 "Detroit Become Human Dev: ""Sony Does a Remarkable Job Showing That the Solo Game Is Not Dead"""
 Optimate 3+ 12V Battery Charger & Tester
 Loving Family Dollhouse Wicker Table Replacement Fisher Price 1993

# # # #

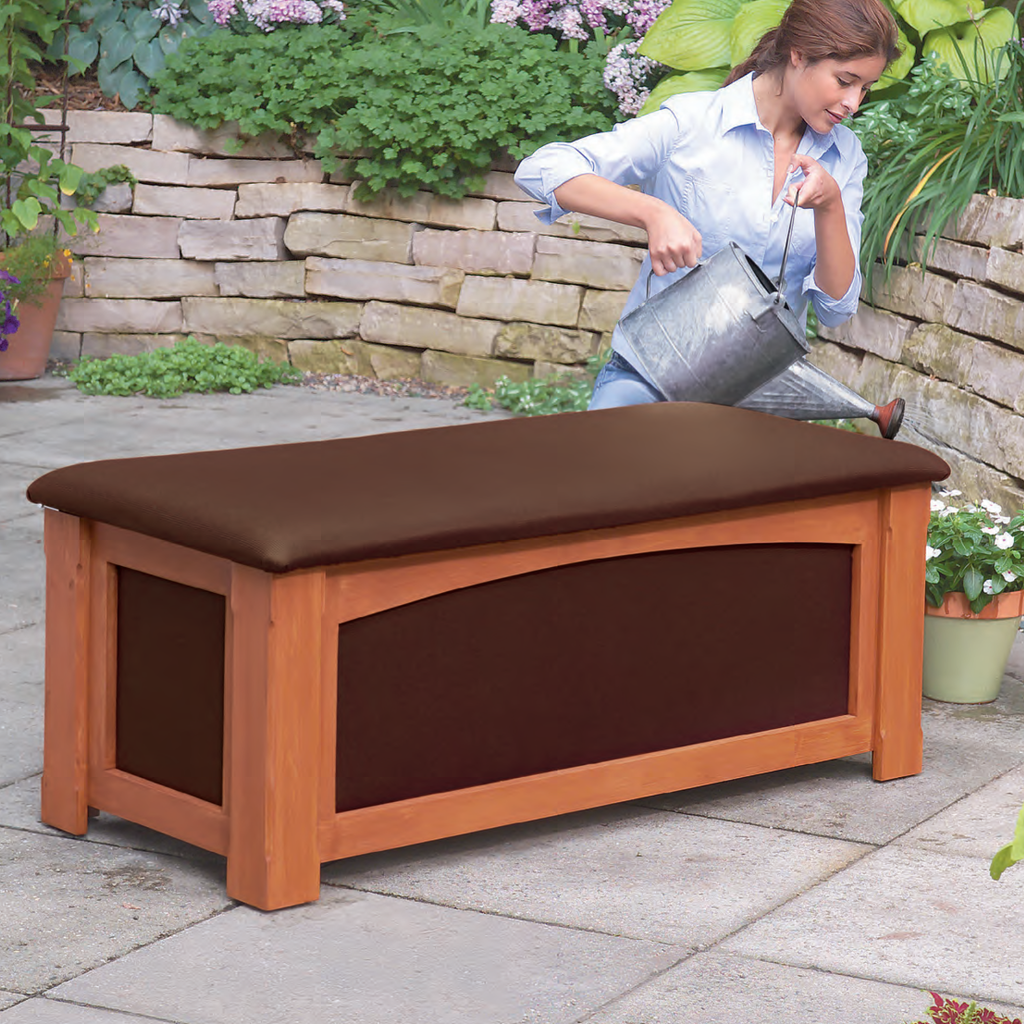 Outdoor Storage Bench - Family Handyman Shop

# # # #

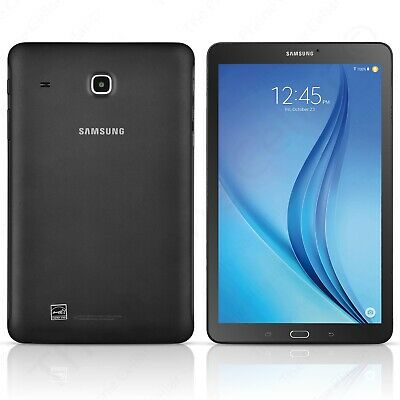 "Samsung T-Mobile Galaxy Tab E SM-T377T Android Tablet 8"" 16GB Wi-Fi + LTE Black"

# # # #

**TASK DETAILS**
Only the lines from the one containing "Does a Remarkable" through the one containing "Loving Family Dollhouse" are to be retyped, both boundary lines included, with no other material.

**YOUR SOLUTION**
 "Detroit Become Human Dev: ""Sony Does a Remarkable Job Showing That the Solo Game Is Not Dead"""
 Optimate 3+ 12V Battery Charger & Tester
 Loving Family Dollhouse Wicker Table Replacement Fisher Price 1993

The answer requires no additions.